La CIA a choisi une approche originale pour renforcer ses réseaux d'espionnage en Chine, avec la diffusion d'une vidéo en mandarin, le 12 février dernier. Cette démarche vise à attirer des officiers chinois mécontents de leur situation, et risque de provoquer la fureur de Pékin.
Dans cette vidéo, un personnage fictif, un officier militaire, se déclare prêt à collaborer avec la CIA, après avoir réalisé que « la protection des dirigeants se réduit à la défense de leurs intérêts personnels ». Il dépeint un environnement empli de « mensonges » selon lequel ce choix est une manière de lutter pour son pays et sa famille.
Les images illustrent l’officier entouré de sa famille, puis traversant un point de contrôle pour se rendre à son domicile. Il saisit alors son ordinateur portable et commence à écrire tout en déclarant : « choisir cette voie est ma manière de me battre pour ma famille et mon pays ».

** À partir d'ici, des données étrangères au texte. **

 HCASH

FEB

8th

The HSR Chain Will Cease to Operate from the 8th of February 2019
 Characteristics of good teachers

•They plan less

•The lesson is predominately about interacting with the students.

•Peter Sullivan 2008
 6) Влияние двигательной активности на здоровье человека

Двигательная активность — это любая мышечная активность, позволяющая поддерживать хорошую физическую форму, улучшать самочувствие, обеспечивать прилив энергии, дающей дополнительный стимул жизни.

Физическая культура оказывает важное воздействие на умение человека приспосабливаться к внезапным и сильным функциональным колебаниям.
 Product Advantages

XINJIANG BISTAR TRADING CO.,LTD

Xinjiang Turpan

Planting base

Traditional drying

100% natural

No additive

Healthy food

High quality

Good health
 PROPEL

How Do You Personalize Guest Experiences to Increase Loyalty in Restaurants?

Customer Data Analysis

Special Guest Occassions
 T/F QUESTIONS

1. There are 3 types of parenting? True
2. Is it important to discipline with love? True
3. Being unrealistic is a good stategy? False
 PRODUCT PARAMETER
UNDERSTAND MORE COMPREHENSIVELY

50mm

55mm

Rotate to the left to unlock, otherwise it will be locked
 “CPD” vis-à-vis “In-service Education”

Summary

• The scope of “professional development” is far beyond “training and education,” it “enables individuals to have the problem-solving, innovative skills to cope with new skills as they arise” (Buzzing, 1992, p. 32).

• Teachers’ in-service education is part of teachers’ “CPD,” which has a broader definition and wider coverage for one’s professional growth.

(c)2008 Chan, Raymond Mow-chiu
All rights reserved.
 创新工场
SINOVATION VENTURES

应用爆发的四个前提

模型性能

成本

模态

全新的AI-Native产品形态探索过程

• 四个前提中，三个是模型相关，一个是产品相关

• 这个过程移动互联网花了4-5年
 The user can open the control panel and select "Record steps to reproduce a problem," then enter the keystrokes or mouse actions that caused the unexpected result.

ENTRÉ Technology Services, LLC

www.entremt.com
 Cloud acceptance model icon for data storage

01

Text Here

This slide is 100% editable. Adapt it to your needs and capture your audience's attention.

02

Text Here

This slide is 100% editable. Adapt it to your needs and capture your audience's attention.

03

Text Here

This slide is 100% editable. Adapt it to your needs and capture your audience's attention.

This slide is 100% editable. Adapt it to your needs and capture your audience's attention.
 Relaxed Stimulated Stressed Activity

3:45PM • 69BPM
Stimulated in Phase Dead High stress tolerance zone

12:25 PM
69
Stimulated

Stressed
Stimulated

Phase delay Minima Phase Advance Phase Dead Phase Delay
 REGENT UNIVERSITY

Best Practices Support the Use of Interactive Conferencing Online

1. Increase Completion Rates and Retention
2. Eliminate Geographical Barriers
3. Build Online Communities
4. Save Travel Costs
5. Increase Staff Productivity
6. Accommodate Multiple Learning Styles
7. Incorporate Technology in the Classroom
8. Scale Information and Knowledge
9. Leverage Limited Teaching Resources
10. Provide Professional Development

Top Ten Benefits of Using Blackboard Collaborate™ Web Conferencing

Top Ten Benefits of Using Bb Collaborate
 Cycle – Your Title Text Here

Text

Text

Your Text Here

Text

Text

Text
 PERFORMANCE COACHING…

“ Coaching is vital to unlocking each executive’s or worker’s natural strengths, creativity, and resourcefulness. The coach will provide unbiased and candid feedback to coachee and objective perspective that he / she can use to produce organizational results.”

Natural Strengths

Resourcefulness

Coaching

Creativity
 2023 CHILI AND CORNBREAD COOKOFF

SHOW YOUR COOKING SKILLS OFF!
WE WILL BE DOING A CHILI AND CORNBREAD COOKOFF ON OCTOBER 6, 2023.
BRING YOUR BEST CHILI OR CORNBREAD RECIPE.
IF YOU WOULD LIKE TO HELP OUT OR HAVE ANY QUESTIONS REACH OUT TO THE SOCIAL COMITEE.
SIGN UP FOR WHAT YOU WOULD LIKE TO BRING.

« disposez-vous d’informations sur des dirigeants chinois de haut rang ? »
Le texte en mandarin qui accompagne la vidéo encourage les divulgeurs d’informations à se manifester, ciblant notamment des officiers militaires, ainsi que des personnes travaillant dans les domaines du renseignement, de la diplomatie, ou de la technologie. Le message demande : « avez-vous des informations sur des dirigeants chinois de haut rang ? »
Le texte conclut en disant : « veuillez nous contacter. Nous voulons connaître la vérité », et précise que la CIA est accessible « en toute sécurité via son service caché sur Tor ».
Cette initiative s'inscrit dans un cadre plus large, puisque l'année précédente, la CIA avait déjà lancé plusieurs vidéos visant à recruter des individus au sein des structures chinoises. Le directeur de l'agence, John Ratcliffe, avait spécifiquement mentionné cet objectif. En réponse, le ministère des affaires étrangères chinois avait qualifié ces tentatives de « provocation politique ».
La sortie de cette nouvelle vidéo fait écho à l'éviction récente du général Zhang Youxia, une figure influente, impliquée dans des allégations de corruption, et semble s'inscrire dans une période de tensions accrues entre Washington et Pékin.